The Milvus adapter service simplifies interactions like searching or adding items by vectorizing texts independently, eliminating the need for using vectors directly. It also integrates NATS.io messaging with Jetstream and employs Thrift message wrapping for communication with other services.
The service offers customization options including nats subscription modifiers, selection of indexing methods like IVF_FLAT or HNSW, choice of vectorizing models, and custom collection name. These features enable the service to operate across multiple deployments, handling diverse data sets such as text or images. Milvus Adapter Service architecture:
- Milvus Adapter Service Architecture
- Milvus Adapter Service Flow diagram
- Rest API
- Status API
- ENV parameters
- Run locally
- Run in Docker
- Subscriptions
The Milvus Adapter service orchestrates operations involving data handling and text processing. It interfaces with a NATS Client to process search, addition, and deletion requests via respective controllers. The service employs Sentence Transformer Workers for advanced text encoding and decoding for accurate and efficient linguistic data management. Tasks are managed through an execution queue and the service is connected to the Milvus DB, ensuring streamlined operations and communication.

## TASK BRIEF
Can you swap "Thrift" for "Avro" and give the Milvus adapter text again, beginning at the words "The Milvus adapter service simplifies" and stopping after "with other services."? None of the items further down are needed.

## EXTRACTED MATERIAL
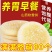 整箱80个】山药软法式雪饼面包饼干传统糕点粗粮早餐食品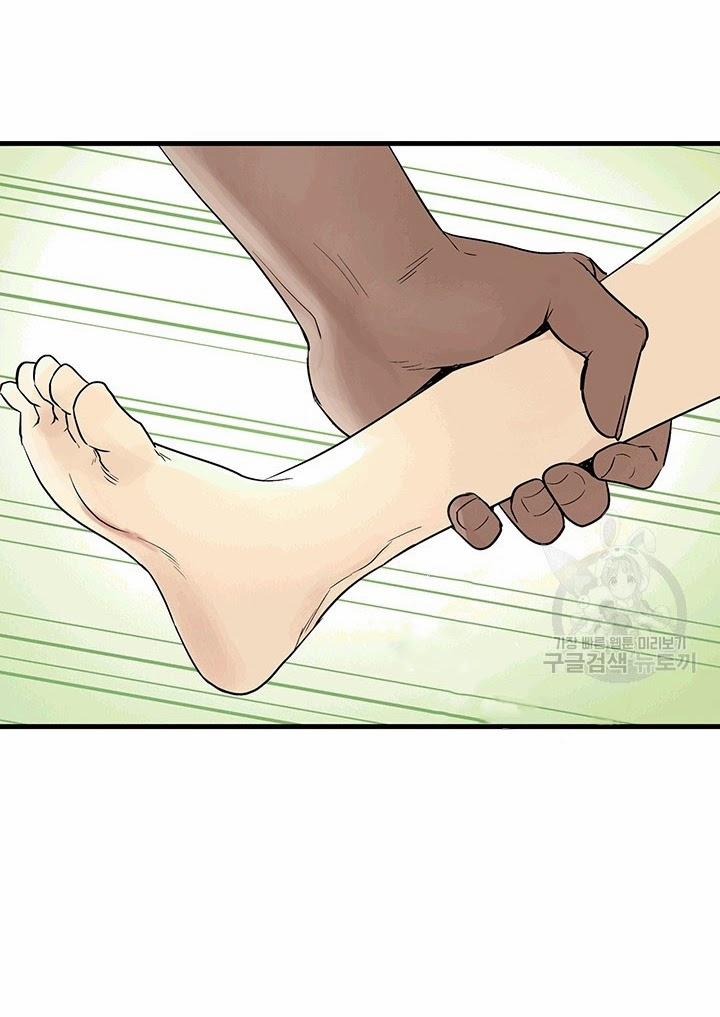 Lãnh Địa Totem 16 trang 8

==

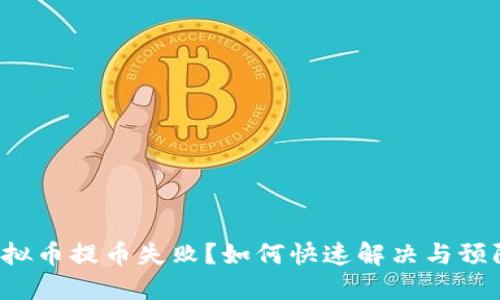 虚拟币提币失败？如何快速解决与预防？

---

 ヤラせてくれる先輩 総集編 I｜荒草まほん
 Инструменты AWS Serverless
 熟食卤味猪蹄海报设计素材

## YOUR RESPONSE
The Milvus adapter service simplifies interactions like searching or adding items by vectorizing texts independently, eliminating the need for using vectors directly. It also integrates NATS.io messaging with Jetstream and employs Avro message wrapping for communication with other services.